[Records excerpted from a collection]
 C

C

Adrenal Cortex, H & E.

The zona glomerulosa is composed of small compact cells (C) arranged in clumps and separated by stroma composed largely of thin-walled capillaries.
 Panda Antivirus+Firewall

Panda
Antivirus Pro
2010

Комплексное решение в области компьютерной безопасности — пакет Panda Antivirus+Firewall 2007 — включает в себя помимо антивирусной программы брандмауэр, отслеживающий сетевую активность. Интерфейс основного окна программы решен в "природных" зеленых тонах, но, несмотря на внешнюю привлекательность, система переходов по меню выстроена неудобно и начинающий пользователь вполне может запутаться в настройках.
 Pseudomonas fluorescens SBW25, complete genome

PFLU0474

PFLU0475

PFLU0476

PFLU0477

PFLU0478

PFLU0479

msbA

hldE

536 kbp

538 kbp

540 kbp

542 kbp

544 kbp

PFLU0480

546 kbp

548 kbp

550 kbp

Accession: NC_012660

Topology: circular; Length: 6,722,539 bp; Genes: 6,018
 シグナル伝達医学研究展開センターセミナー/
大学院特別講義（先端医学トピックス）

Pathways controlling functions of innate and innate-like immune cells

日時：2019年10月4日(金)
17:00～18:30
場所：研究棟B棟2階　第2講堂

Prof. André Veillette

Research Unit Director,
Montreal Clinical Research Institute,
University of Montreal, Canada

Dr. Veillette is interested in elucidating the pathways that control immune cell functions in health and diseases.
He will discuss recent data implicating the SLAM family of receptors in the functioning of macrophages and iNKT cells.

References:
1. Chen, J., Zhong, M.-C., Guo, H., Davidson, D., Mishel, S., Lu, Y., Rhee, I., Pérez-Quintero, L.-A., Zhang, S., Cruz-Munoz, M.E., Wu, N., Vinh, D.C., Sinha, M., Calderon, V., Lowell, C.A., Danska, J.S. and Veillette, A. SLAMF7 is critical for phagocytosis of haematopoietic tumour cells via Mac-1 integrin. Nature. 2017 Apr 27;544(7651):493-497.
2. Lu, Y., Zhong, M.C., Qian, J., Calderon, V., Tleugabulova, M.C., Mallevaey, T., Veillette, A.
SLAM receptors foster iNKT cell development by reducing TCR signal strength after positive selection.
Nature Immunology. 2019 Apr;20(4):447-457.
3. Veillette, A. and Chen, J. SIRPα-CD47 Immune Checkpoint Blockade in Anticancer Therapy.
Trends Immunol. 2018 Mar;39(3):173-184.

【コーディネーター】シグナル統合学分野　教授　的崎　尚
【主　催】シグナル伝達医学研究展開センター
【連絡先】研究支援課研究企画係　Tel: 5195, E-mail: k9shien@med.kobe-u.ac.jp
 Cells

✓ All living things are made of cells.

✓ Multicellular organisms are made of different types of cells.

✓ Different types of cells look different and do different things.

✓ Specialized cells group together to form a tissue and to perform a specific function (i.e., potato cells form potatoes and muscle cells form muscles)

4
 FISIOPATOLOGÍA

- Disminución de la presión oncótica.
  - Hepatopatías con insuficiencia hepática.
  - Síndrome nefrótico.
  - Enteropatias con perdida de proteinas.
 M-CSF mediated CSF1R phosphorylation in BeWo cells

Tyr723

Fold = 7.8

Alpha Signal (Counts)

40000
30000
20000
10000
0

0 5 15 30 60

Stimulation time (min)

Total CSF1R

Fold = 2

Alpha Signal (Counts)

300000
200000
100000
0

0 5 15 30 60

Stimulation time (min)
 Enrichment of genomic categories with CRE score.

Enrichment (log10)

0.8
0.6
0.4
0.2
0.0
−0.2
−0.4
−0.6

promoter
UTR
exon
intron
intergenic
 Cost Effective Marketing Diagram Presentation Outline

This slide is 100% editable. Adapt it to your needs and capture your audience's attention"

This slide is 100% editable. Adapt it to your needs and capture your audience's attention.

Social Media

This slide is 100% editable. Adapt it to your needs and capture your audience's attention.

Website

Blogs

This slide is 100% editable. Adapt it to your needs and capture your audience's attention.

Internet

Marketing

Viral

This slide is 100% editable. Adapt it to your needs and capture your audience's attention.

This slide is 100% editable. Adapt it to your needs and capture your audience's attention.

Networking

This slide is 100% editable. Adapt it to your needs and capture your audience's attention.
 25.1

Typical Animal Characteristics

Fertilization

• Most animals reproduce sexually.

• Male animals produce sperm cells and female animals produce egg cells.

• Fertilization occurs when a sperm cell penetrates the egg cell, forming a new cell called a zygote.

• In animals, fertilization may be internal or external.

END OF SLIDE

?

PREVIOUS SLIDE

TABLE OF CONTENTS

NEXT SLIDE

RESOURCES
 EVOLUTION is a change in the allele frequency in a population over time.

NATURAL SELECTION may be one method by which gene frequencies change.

→ **Exercise brief**
Would you print, exactly as written, every line above from the one holding "- Síndrome nefrótico." through the one holding "Cost Effective Marketing", with both included and no other lines?

→ **Answer to the problem**
  - Síndrome nefrótico.
  - Enteropatias con perdida de proteinas.
 M-CSF mediated CSF1R phosphorylation in BeWo cells

Tyr723

Fold = 7.8

Alpha Signal (Counts)

40000
30000
20000
10000
0

0 5 15 30 60

Stimulation time (min)

Total CSF1R

Fold = 2

Alpha Signal (Counts)

300000
200000
100000
0

0 5 15 30 60

Stimulation time (min)
 Enrichment of genomic categories with CRE score.

Enrichment (log10)

0.8
0.6
0.4
0.2
0.0
−0.2
−0.4
−0.6

promoter
UTR
exon
intron
intergenic
 Cost Effective Marketing Diagram Presentation Outline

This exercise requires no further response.